Although the government claims that the Special Registration program is a way to track men from countries with an active al-Qaeda presence, it is hard to imagine that anyone who intended to launch a terrorist attack would show up to be photographed and fingerprinted. The people who report for registration are those who seek to comply with the law. Special Registration does not make use safer.

Moreover, racial and ethnic profiling has been shown to be a failed law enforcement technique. Profiling did not work in the War on Drugs and it won't work in the War on Terror. If law enforcement focuses on race, ethnicity, or religion, terrorists who don't fit the profile will slip underneath their radar.

By targeting entire ethnic and religious communities, the government has revived the "guilt by association" approach to law enforcement that was used during two of the low points of our history -- the McCarthy black-listing era and the internment of the Japanese. Now, once again, our government would condemn thousands of people because of who they are, not what they have done, in the process violating fundamental notions of free speech, association, due process and equal protection.

This is bad law enforcement. Guilt by association silences entire communities and individuals who might, by dint of language, kinship, or other affiliations, have information that could be used to prevent another attack. Why not adopt a community policing model that would enable those with potentially useful information to come forward without fear that they would be "detained" as material witnesses or locked up for immigration violations?

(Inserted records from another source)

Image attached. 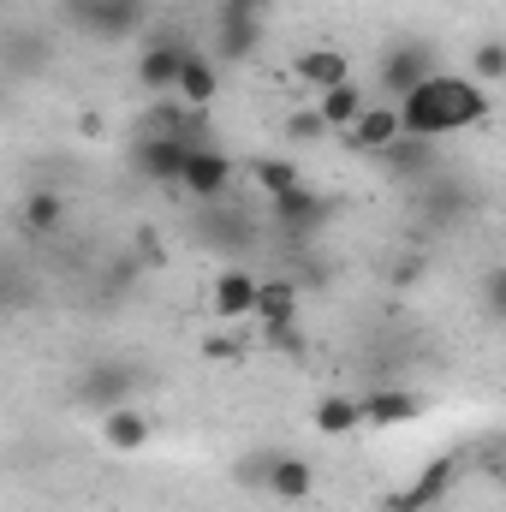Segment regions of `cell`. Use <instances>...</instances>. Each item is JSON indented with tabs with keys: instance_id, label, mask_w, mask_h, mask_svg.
I'll list each match as a JSON object with an SVG mask.
<instances>
[{
	"instance_id": "cell-1",
	"label": "cell",
	"mask_w": 506,
	"mask_h": 512,
	"mask_svg": "<svg viewBox=\"0 0 506 512\" xmlns=\"http://www.w3.org/2000/svg\"><path fill=\"white\" fill-rule=\"evenodd\" d=\"M489 114V90L477 84V78H453V72H435L423 90H411L405 102H399V120L411 137H453V131L477 126Z\"/></svg>"
},
{
	"instance_id": "cell-2",
	"label": "cell",
	"mask_w": 506,
	"mask_h": 512,
	"mask_svg": "<svg viewBox=\"0 0 506 512\" xmlns=\"http://www.w3.org/2000/svg\"><path fill=\"white\" fill-rule=\"evenodd\" d=\"M54 12L90 42H126L149 24V0H54Z\"/></svg>"
},
{
	"instance_id": "cell-3",
	"label": "cell",
	"mask_w": 506,
	"mask_h": 512,
	"mask_svg": "<svg viewBox=\"0 0 506 512\" xmlns=\"http://www.w3.org/2000/svg\"><path fill=\"white\" fill-rule=\"evenodd\" d=\"M435 72H441V48H435V42H423V36H405V42L381 48L376 90H381V96H393V108H399V102H405L411 90H423Z\"/></svg>"
},
{
	"instance_id": "cell-4",
	"label": "cell",
	"mask_w": 506,
	"mask_h": 512,
	"mask_svg": "<svg viewBox=\"0 0 506 512\" xmlns=\"http://www.w3.org/2000/svg\"><path fill=\"white\" fill-rule=\"evenodd\" d=\"M143 364H131V358H96L84 376H78V399L90 405V411H120V405H131L137 393H143Z\"/></svg>"
},
{
	"instance_id": "cell-5",
	"label": "cell",
	"mask_w": 506,
	"mask_h": 512,
	"mask_svg": "<svg viewBox=\"0 0 506 512\" xmlns=\"http://www.w3.org/2000/svg\"><path fill=\"white\" fill-rule=\"evenodd\" d=\"M185 161H191V143L173 137V131L149 126L131 143V167H137V179H149V185H185Z\"/></svg>"
},
{
	"instance_id": "cell-6",
	"label": "cell",
	"mask_w": 506,
	"mask_h": 512,
	"mask_svg": "<svg viewBox=\"0 0 506 512\" xmlns=\"http://www.w3.org/2000/svg\"><path fill=\"white\" fill-rule=\"evenodd\" d=\"M262 36H268V18H262V12H245V6L221 0V12H215V48H209V54H215L221 66H245V60H256Z\"/></svg>"
},
{
	"instance_id": "cell-7",
	"label": "cell",
	"mask_w": 506,
	"mask_h": 512,
	"mask_svg": "<svg viewBox=\"0 0 506 512\" xmlns=\"http://www.w3.org/2000/svg\"><path fill=\"white\" fill-rule=\"evenodd\" d=\"M185 60H191V48H185L179 36H155V42H143V54H137V84H143L149 96H173Z\"/></svg>"
},
{
	"instance_id": "cell-8",
	"label": "cell",
	"mask_w": 506,
	"mask_h": 512,
	"mask_svg": "<svg viewBox=\"0 0 506 512\" xmlns=\"http://www.w3.org/2000/svg\"><path fill=\"white\" fill-rule=\"evenodd\" d=\"M453 483H459V453H441V459H429V465L411 477V489H405V495H393V507H387V512H429L435 501H447V495H453Z\"/></svg>"
},
{
	"instance_id": "cell-9",
	"label": "cell",
	"mask_w": 506,
	"mask_h": 512,
	"mask_svg": "<svg viewBox=\"0 0 506 512\" xmlns=\"http://www.w3.org/2000/svg\"><path fill=\"white\" fill-rule=\"evenodd\" d=\"M381 167L393 173V179H411V185H429L435 173H441V149H435V137H399V143H387L376 155Z\"/></svg>"
},
{
	"instance_id": "cell-10",
	"label": "cell",
	"mask_w": 506,
	"mask_h": 512,
	"mask_svg": "<svg viewBox=\"0 0 506 512\" xmlns=\"http://www.w3.org/2000/svg\"><path fill=\"white\" fill-rule=\"evenodd\" d=\"M227 185H233V155L215 149V143L191 149V161H185V185H179V191H191L197 203H215V197H227Z\"/></svg>"
},
{
	"instance_id": "cell-11",
	"label": "cell",
	"mask_w": 506,
	"mask_h": 512,
	"mask_svg": "<svg viewBox=\"0 0 506 512\" xmlns=\"http://www.w3.org/2000/svg\"><path fill=\"white\" fill-rule=\"evenodd\" d=\"M429 411V399L417 387H376L364 393V423L370 429H399V423H417Z\"/></svg>"
},
{
	"instance_id": "cell-12",
	"label": "cell",
	"mask_w": 506,
	"mask_h": 512,
	"mask_svg": "<svg viewBox=\"0 0 506 512\" xmlns=\"http://www.w3.org/2000/svg\"><path fill=\"white\" fill-rule=\"evenodd\" d=\"M256 292H262V280L251 268H221L215 286H209V304H215L221 322H239V316H256Z\"/></svg>"
},
{
	"instance_id": "cell-13",
	"label": "cell",
	"mask_w": 506,
	"mask_h": 512,
	"mask_svg": "<svg viewBox=\"0 0 506 512\" xmlns=\"http://www.w3.org/2000/svg\"><path fill=\"white\" fill-rule=\"evenodd\" d=\"M292 78H298V84H310V90L322 96V90L352 84V60H346L340 48H304V54L292 60Z\"/></svg>"
},
{
	"instance_id": "cell-14",
	"label": "cell",
	"mask_w": 506,
	"mask_h": 512,
	"mask_svg": "<svg viewBox=\"0 0 506 512\" xmlns=\"http://www.w3.org/2000/svg\"><path fill=\"white\" fill-rule=\"evenodd\" d=\"M268 209H274V221H280L286 233H316V227H322V221L334 215V203H328L322 191H310V185H298V191L274 197Z\"/></svg>"
},
{
	"instance_id": "cell-15",
	"label": "cell",
	"mask_w": 506,
	"mask_h": 512,
	"mask_svg": "<svg viewBox=\"0 0 506 512\" xmlns=\"http://www.w3.org/2000/svg\"><path fill=\"white\" fill-rule=\"evenodd\" d=\"M340 137H346V149H358V155H381L387 143L405 137V120H399V108H376V102H370V114L352 131H340Z\"/></svg>"
},
{
	"instance_id": "cell-16",
	"label": "cell",
	"mask_w": 506,
	"mask_h": 512,
	"mask_svg": "<svg viewBox=\"0 0 506 512\" xmlns=\"http://www.w3.org/2000/svg\"><path fill=\"white\" fill-rule=\"evenodd\" d=\"M215 66H221L215 54H191L185 72H179V90H173V96H179L185 108H215V96H221V72H215Z\"/></svg>"
},
{
	"instance_id": "cell-17",
	"label": "cell",
	"mask_w": 506,
	"mask_h": 512,
	"mask_svg": "<svg viewBox=\"0 0 506 512\" xmlns=\"http://www.w3.org/2000/svg\"><path fill=\"white\" fill-rule=\"evenodd\" d=\"M149 435H155V429H149V417H143L137 405H120V411L102 417V447H108V453H143Z\"/></svg>"
},
{
	"instance_id": "cell-18",
	"label": "cell",
	"mask_w": 506,
	"mask_h": 512,
	"mask_svg": "<svg viewBox=\"0 0 506 512\" xmlns=\"http://www.w3.org/2000/svg\"><path fill=\"white\" fill-rule=\"evenodd\" d=\"M48 60H54L48 30H12V36H6V72H12V78H36Z\"/></svg>"
},
{
	"instance_id": "cell-19",
	"label": "cell",
	"mask_w": 506,
	"mask_h": 512,
	"mask_svg": "<svg viewBox=\"0 0 506 512\" xmlns=\"http://www.w3.org/2000/svg\"><path fill=\"white\" fill-rule=\"evenodd\" d=\"M316 108H322V120H328L334 131H352L364 114H370V90L352 78V84H340V90H322V96H316Z\"/></svg>"
},
{
	"instance_id": "cell-20",
	"label": "cell",
	"mask_w": 506,
	"mask_h": 512,
	"mask_svg": "<svg viewBox=\"0 0 506 512\" xmlns=\"http://www.w3.org/2000/svg\"><path fill=\"white\" fill-rule=\"evenodd\" d=\"M268 495L286 501V507H298V501L316 495V471H310L298 453H280V465H274V477H268Z\"/></svg>"
},
{
	"instance_id": "cell-21",
	"label": "cell",
	"mask_w": 506,
	"mask_h": 512,
	"mask_svg": "<svg viewBox=\"0 0 506 512\" xmlns=\"http://www.w3.org/2000/svg\"><path fill=\"white\" fill-rule=\"evenodd\" d=\"M316 435H352V429H364V399H352V393H328L322 405H316Z\"/></svg>"
},
{
	"instance_id": "cell-22",
	"label": "cell",
	"mask_w": 506,
	"mask_h": 512,
	"mask_svg": "<svg viewBox=\"0 0 506 512\" xmlns=\"http://www.w3.org/2000/svg\"><path fill=\"white\" fill-rule=\"evenodd\" d=\"M251 179L262 185V197H268V203L304 185V179H298V161H286V155H256V161H251Z\"/></svg>"
},
{
	"instance_id": "cell-23",
	"label": "cell",
	"mask_w": 506,
	"mask_h": 512,
	"mask_svg": "<svg viewBox=\"0 0 506 512\" xmlns=\"http://www.w3.org/2000/svg\"><path fill=\"white\" fill-rule=\"evenodd\" d=\"M60 221H66V197L60 191H30L24 197V233L48 239V233H60Z\"/></svg>"
},
{
	"instance_id": "cell-24",
	"label": "cell",
	"mask_w": 506,
	"mask_h": 512,
	"mask_svg": "<svg viewBox=\"0 0 506 512\" xmlns=\"http://www.w3.org/2000/svg\"><path fill=\"white\" fill-rule=\"evenodd\" d=\"M256 316H262V322H298V286H292V280H262Z\"/></svg>"
},
{
	"instance_id": "cell-25",
	"label": "cell",
	"mask_w": 506,
	"mask_h": 512,
	"mask_svg": "<svg viewBox=\"0 0 506 512\" xmlns=\"http://www.w3.org/2000/svg\"><path fill=\"white\" fill-rule=\"evenodd\" d=\"M274 465H280V447H251V453L233 465V483H239V489H251V495H268Z\"/></svg>"
},
{
	"instance_id": "cell-26",
	"label": "cell",
	"mask_w": 506,
	"mask_h": 512,
	"mask_svg": "<svg viewBox=\"0 0 506 512\" xmlns=\"http://www.w3.org/2000/svg\"><path fill=\"white\" fill-rule=\"evenodd\" d=\"M471 78L489 90V84H506V36H489L471 48Z\"/></svg>"
},
{
	"instance_id": "cell-27",
	"label": "cell",
	"mask_w": 506,
	"mask_h": 512,
	"mask_svg": "<svg viewBox=\"0 0 506 512\" xmlns=\"http://www.w3.org/2000/svg\"><path fill=\"white\" fill-rule=\"evenodd\" d=\"M477 304H483V316L506 328V262H495L489 274H483V286H477Z\"/></svg>"
},
{
	"instance_id": "cell-28",
	"label": "cell",
	"mask_w": 506,
	"mask_h": 512,
	"mask_svg": "<svg viewBox=\"0 0 506 512\" xmlns=\"http://www.w3.org/2000/svg\"><path fill=\"white\" fill-rule=\"evenodd\" d=\"M328 120H322V108H298V114H286V143H322L328 137Z\"/></svg>"
},
{
	"instance_id": "cell-29",
	"label": "cell",
	"mask_w": 506,
	"mask_h": 512,
	"mask_svg": "<svg viewBox=\"0 0 506 512\" xmlns=\"http://www.w3.org/2000/svg\"><path fill=\"white\" fill-rule=\"evenodd\" d=\"M262 340H268V346H280L286 358H298V352H304V334H298V322H262Z\"/></svg>"
},
{
	"instance_id": "cell-30",
	"label": "cell",
	"mask_w": 506,
	"mask_h": 512,
	"mask_svg": "<svg viewBox=\"0 0 506 512\" xmlns=\"http://www.w3.org/2000/svg\"><path fill=\"white\" fill-rule=\"evenodd\" d=\"M203 352H209L215 364H239V358H245V334H215V340H203Z\"/></svg>"
},
{
	"instance_id": "cell-31",
	"label": "cell",
	"mask_w": 506,
	"mask_h": 512,
	"mask_svg": "<svg viewBox=\"0 0 506 512\" xmlns=\"http://www.w3.org/2000/svg\"><path fill=\"white\" fill-rule=\"evenodd\" d=\"M233 6H245V12H262V18H268V12H274L280 0H233Z\"/></svg>"
}]
</instances>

History teaches that in times of national insecurity, there is a tendency to sacrifice Constitutional protections in the name of national security. This is our moment in history. So the next time someone asks you whether you are willing to sacrifice freedom in the name of security, ask them a few questions of your own.

Which rights are we being asked to give up and who decides? What is the connection to our security? What safeguards are in place to prevent abuse? And who among us would abandon this country's hard-won freedoms for a mere illusion of safety?